DATA LINES:

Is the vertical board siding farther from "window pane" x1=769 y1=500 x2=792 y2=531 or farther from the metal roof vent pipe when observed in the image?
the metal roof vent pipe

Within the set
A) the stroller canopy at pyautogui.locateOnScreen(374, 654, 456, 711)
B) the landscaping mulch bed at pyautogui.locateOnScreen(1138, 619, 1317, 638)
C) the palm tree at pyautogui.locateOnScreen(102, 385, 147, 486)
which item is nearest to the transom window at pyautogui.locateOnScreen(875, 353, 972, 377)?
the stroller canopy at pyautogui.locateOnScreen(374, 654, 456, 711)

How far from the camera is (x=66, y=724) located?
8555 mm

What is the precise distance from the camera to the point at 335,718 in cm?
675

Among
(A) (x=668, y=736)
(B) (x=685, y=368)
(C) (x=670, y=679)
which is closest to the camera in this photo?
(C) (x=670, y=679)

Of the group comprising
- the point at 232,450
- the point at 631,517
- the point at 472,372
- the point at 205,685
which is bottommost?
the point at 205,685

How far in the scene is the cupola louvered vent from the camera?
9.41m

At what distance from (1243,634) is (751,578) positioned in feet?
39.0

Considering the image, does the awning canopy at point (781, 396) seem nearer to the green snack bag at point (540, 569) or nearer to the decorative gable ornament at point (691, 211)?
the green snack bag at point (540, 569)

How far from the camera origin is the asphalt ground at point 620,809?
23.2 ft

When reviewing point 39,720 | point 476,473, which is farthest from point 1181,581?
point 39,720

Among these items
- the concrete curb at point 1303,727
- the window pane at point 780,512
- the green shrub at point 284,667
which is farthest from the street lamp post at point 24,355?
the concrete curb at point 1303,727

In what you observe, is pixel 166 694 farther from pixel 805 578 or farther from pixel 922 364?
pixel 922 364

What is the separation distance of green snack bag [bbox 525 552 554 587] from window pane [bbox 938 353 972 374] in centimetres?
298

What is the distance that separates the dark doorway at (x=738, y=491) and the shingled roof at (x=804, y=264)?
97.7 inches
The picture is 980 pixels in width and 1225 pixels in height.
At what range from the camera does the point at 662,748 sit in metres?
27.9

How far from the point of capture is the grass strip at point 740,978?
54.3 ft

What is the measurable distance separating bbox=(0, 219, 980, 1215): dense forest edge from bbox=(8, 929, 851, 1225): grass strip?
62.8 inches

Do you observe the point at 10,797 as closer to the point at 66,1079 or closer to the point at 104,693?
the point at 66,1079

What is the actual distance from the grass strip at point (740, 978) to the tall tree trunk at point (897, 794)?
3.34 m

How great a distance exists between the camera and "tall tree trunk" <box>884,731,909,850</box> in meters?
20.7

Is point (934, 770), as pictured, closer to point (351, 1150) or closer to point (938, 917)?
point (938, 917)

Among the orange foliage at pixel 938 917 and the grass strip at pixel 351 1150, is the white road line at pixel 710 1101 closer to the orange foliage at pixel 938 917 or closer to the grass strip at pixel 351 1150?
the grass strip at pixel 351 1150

...

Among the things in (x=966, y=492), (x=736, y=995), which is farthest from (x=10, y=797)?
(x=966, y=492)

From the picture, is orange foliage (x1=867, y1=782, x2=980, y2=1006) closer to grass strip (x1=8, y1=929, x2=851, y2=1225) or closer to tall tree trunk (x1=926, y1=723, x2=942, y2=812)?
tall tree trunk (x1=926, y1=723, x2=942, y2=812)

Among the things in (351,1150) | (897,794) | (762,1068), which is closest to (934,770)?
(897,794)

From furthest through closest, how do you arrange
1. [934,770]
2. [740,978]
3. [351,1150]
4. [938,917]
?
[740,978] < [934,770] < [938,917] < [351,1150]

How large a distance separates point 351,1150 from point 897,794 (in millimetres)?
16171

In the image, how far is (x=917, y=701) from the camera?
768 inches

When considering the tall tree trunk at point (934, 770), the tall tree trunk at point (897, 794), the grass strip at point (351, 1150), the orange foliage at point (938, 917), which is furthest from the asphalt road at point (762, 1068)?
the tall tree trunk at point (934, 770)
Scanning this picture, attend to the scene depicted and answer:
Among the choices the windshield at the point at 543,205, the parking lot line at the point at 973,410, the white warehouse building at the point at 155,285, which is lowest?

YOUR TASK:
How many lines in the records contain the word "which"? Case counts, and the answer should be the number alone.

OUTPUT FOR THIS EXERCISE:
9